The Harper Conservatives’ invented the use of omnibus budget bills – bills that cover dozens of diverse and unrelated changes to law and policy. Such bills have been rammed through Parliament time and time again since 2011, without proper study. With the “might makes right” style of Stephen Harper, over 99 percent of opposition party amendments were routinely rejected.

Omnibus budget bills have severely damaged our democracy. The Harper administration has used omnibus bills to devastate centuries-old environmental legislation, curb free speech, and cut billions in funding from health care. A single omnibus bill in spring 2012 (C-38) changed 70 laws, which even former Conservative ministers said undermined our fisheries and environment.

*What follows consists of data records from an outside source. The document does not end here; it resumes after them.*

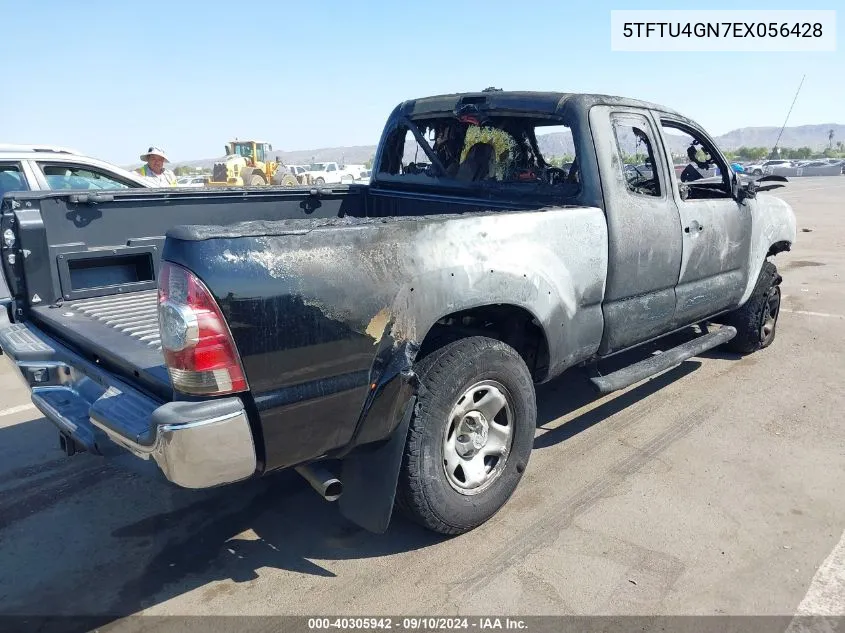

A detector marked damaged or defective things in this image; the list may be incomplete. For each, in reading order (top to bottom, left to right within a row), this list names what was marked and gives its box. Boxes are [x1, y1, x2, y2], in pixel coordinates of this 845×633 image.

damaged door panel [0, 87, 796, 532]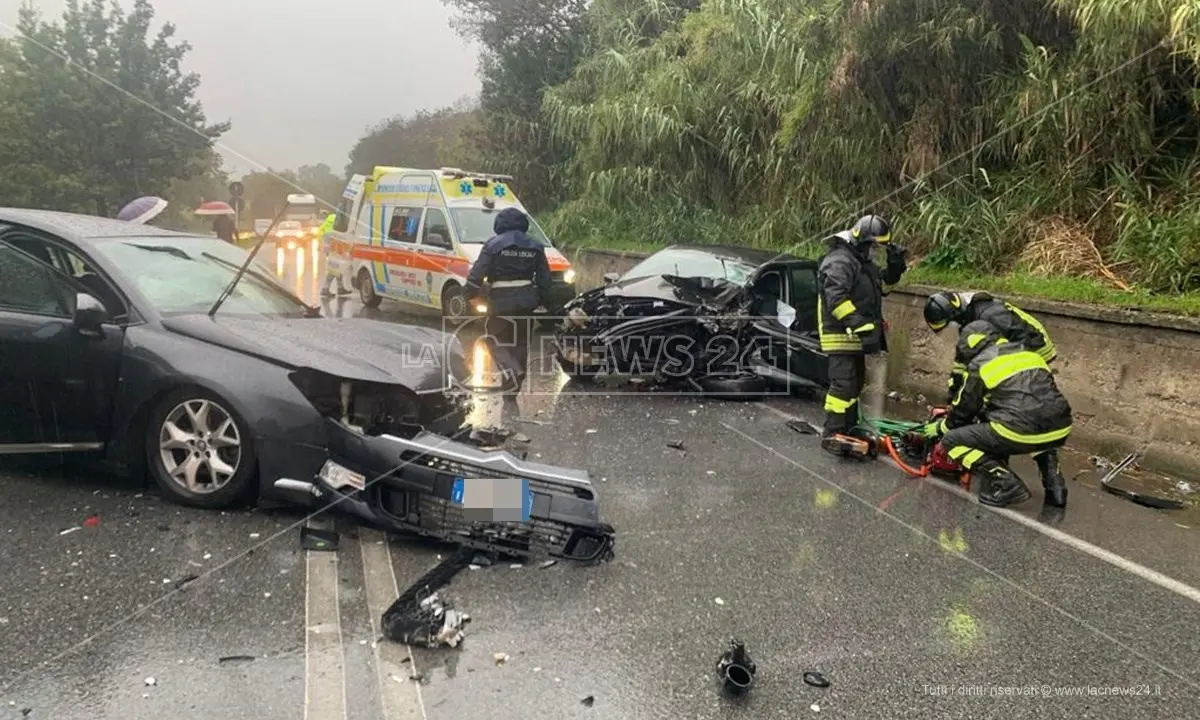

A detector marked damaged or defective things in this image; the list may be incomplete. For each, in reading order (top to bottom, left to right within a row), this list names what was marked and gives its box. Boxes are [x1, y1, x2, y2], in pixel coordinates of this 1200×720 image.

severely damaged black car [0, 210, 616, 564]
severely damaged black car [556, 246, 828, 394]
shattered plastic piece [300, 524, 342, 552]
detached front bumper [276, 422, 616, 564]
shattered plastic piece [716, 640, 756, 696]
shattered plastic piece [800, 668, 828, 688]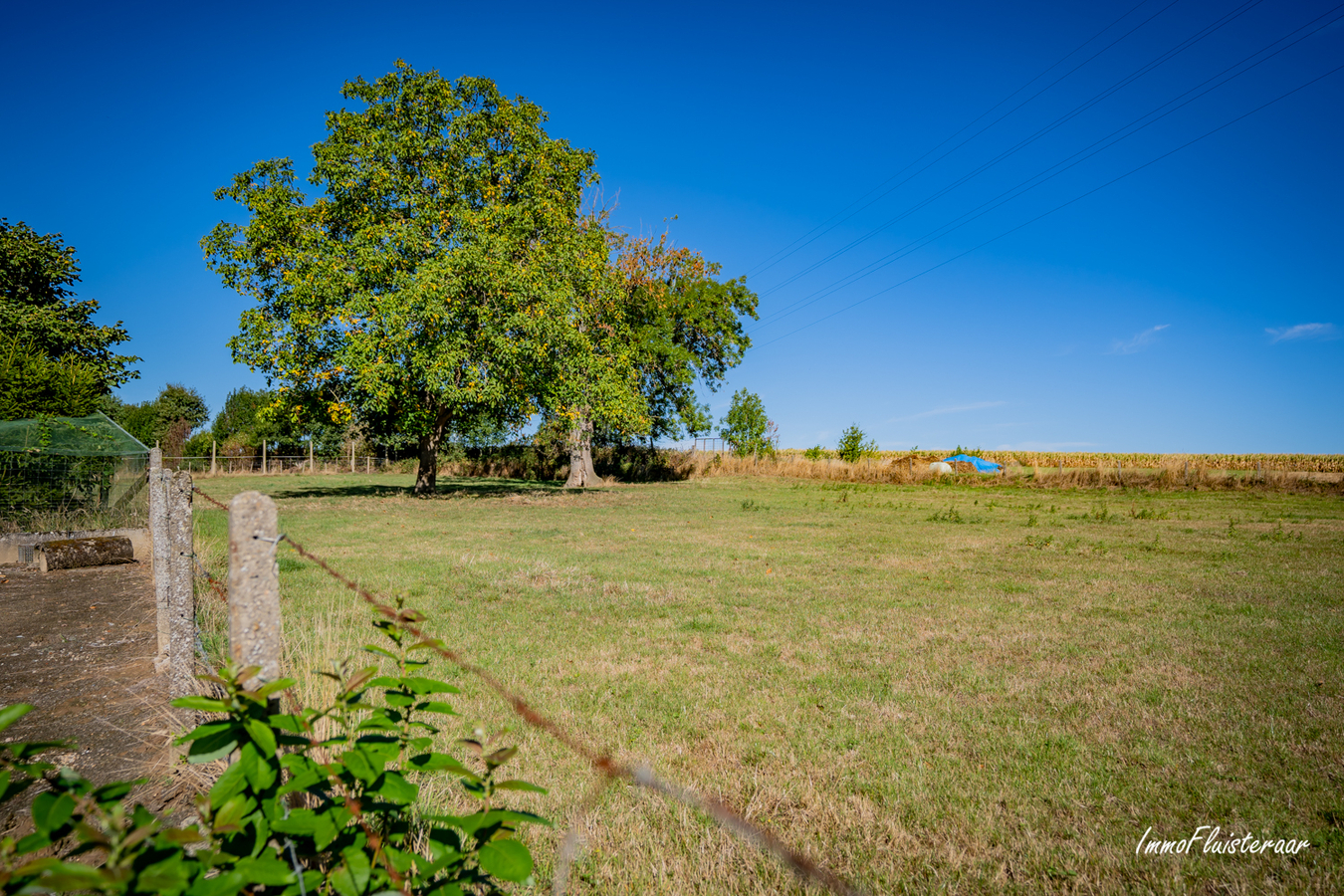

The Green Party will work to end the illegitimate use of omnibus bills. These sweeping bills have no place in our democracy. In addition to ending the use of omnibus bills, Green MPs will restore all the environmental protections that the Harper government has eliminated over the past ten years.

Due to Stephen Harper’s shocking use of prorogation to avoid political embarrassment and confidence votes he knew he would lose, Canada now needs to control access to prorogation by requiring a 2/3 vote in Parliament. We need new rules to require the summoning of a new parliament (within 30 days of an election) and for the dissolution of Parliament.

We will work to end the “American-style” attack politics that is slowly becoming the norm in Canada, slashing the budget of the Prime Minister’s Office (PMO) by 50 percent. The PMO is a taxpayer-funded office that has become a partisan central agency, controlling all government MPs, Cabinet ministers, all operations, and even attempting to force non-partisan civil servants into partisan schemes.

The PMO now constitutes a daily contempt of Parliament. It spews out negative, partisan, and divisive campaigns. The PMO has exerted control over parliamentary legislative committees, demanding Conservative MPs attack witnesses who disagree with Conservative policy and whipping votes in committee. The PMO has (in violation of our Constitution) also dictated votes in the Senate and even attempted to interfere in an audit of Senate expenses.

We will slash the advertising budget of the federal government. All contracts must be publicly tendered on a website with decisions being removed from political operatives.

We must empower parliamentary committees to fully discharge their oversight responsibilities: appoint committee members for a full session of Parliament; select chairs through secret ballots and ensure adequate budgets; strengthen the mandates and establish genuine independence for officers of parliament (Parliamentary Budget Officer, Privacy and Information Commissioners, Auditor General, Commissioner for the Environment and Sustainable Development, Science Advisor, National Security Advisor).

We will overhaul Accountability, Conflict of Interest, Privacy and Access to Information legislation.

It is time to curtail patronage through use of an independent Public Appointments Commission.

We need to act to diversify and enliven the media in Canada. A robust news media is essential for an informed citizenry and a healthy democracy. Canada’s media has become dangerously concentrated in a few hands. Recommendations have been made in numerous reports and Royal Commissions. It is time to act on these recommendations and apply anti-trust legislation to corporate media, while restoring our public broadcaster and its essential role.

We will enshrine in the Constitution the right to a healthy environment.

We will act to reform the Senate. A comprehensive proposal for an elected Senate by proportional representation must be developed and approved by Canadians in a national referendum. It is time to grasp the nettle and amend the constitutional amending formula to approve changes through a referendum mechanism.

The PMO is not part of our system of government. It is not even mentioned in the Constitution. It was invented in 1970. While initially exerting a minor level of control, it has become too powerful, too centralized, and too unaccountable – its budget needs to be cut and practices reformed.

We must protect the fundamental principle that the prime minister reports to parliament; not the other way around.